| DESCRIPTION OF THE TASK |
Scan the entries below for the word "sich", then copy each line that holds it.
########
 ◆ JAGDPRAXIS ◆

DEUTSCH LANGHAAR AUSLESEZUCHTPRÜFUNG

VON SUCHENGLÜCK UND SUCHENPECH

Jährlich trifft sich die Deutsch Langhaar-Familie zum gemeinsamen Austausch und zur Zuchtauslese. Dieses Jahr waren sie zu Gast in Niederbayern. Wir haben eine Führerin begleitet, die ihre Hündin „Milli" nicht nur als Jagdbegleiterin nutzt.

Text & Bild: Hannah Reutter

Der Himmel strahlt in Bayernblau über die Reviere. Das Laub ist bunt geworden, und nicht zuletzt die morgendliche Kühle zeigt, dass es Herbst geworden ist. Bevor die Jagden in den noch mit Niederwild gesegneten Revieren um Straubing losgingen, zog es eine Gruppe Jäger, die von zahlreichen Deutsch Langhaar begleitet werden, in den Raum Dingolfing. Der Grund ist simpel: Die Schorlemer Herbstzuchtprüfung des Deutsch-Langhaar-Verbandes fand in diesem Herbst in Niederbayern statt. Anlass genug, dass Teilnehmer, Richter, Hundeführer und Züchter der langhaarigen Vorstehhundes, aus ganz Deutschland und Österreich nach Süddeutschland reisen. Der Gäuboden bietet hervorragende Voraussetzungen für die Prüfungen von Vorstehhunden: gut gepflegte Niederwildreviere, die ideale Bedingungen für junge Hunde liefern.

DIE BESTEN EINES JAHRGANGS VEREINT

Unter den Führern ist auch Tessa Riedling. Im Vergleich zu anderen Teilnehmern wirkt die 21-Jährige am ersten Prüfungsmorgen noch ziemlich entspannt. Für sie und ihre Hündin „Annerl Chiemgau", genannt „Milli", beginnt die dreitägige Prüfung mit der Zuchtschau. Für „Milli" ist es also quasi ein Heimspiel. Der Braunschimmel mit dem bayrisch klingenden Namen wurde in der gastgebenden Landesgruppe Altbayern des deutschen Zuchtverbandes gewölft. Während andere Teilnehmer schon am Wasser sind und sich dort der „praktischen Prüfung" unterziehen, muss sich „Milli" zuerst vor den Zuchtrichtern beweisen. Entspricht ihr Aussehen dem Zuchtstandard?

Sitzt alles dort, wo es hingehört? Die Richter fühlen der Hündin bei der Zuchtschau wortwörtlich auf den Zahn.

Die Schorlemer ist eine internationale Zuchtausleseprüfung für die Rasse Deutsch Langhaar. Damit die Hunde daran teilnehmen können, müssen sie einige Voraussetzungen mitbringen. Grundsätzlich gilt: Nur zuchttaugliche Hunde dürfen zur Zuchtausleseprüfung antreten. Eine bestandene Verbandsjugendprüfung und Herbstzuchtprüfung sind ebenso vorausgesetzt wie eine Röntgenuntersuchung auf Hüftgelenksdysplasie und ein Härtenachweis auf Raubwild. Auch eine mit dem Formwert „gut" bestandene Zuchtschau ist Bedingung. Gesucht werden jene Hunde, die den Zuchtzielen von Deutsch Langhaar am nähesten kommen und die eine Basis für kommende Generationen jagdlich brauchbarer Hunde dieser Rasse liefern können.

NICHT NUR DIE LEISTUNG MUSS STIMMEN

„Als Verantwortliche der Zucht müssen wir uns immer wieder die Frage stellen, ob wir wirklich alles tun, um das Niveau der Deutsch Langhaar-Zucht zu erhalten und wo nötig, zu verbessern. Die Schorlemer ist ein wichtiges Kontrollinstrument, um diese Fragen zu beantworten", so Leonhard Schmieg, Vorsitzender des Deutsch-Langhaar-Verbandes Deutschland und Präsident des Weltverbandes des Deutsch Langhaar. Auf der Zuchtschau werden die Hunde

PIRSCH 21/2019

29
########
| SOLUTION TO THIS EXERCISE |
Jährlich trifft sich die Deutsch Langhaar-Familie zum gemeinsamen Austausch und zur Zuchtauslese. Dieses Jahr waren sie zu Gast in Niederbayern. Wir haben eine Führerin begleitet, die ihre Hündin „Milli" nicht nur als Jagdbegleiterin nutzt.
Unter den Führern ist auch Tessa Riedling. Im Vergleich zu anderen Teilnehmern wirkt die 21-Jährige am ersten Prüfungsmorgen noch ziemlich entspannt. Für sie und ihre Hündin „Annerl Chiemgau", genannt „Milli", beginnt die dreitägige Prüfung mit der Zuchtschau. Für „Milli" ist es also quasi ein Heimspiel. Der Braunschimmel mit dem bayrisch klingenden Namen wurde in der gastgebenden Landesgruppe Altbayern des deutschen Zuchtverbandes gewölft. Während andere Teilnehmer schon am Wasser sind und sich dort der „praktischen Prüfung" unterziehen, muss sich „Milli" zuerst vor den Zuchtrichtern beweisen. Entspricht ihr Aussehen dem Zuchtstandard?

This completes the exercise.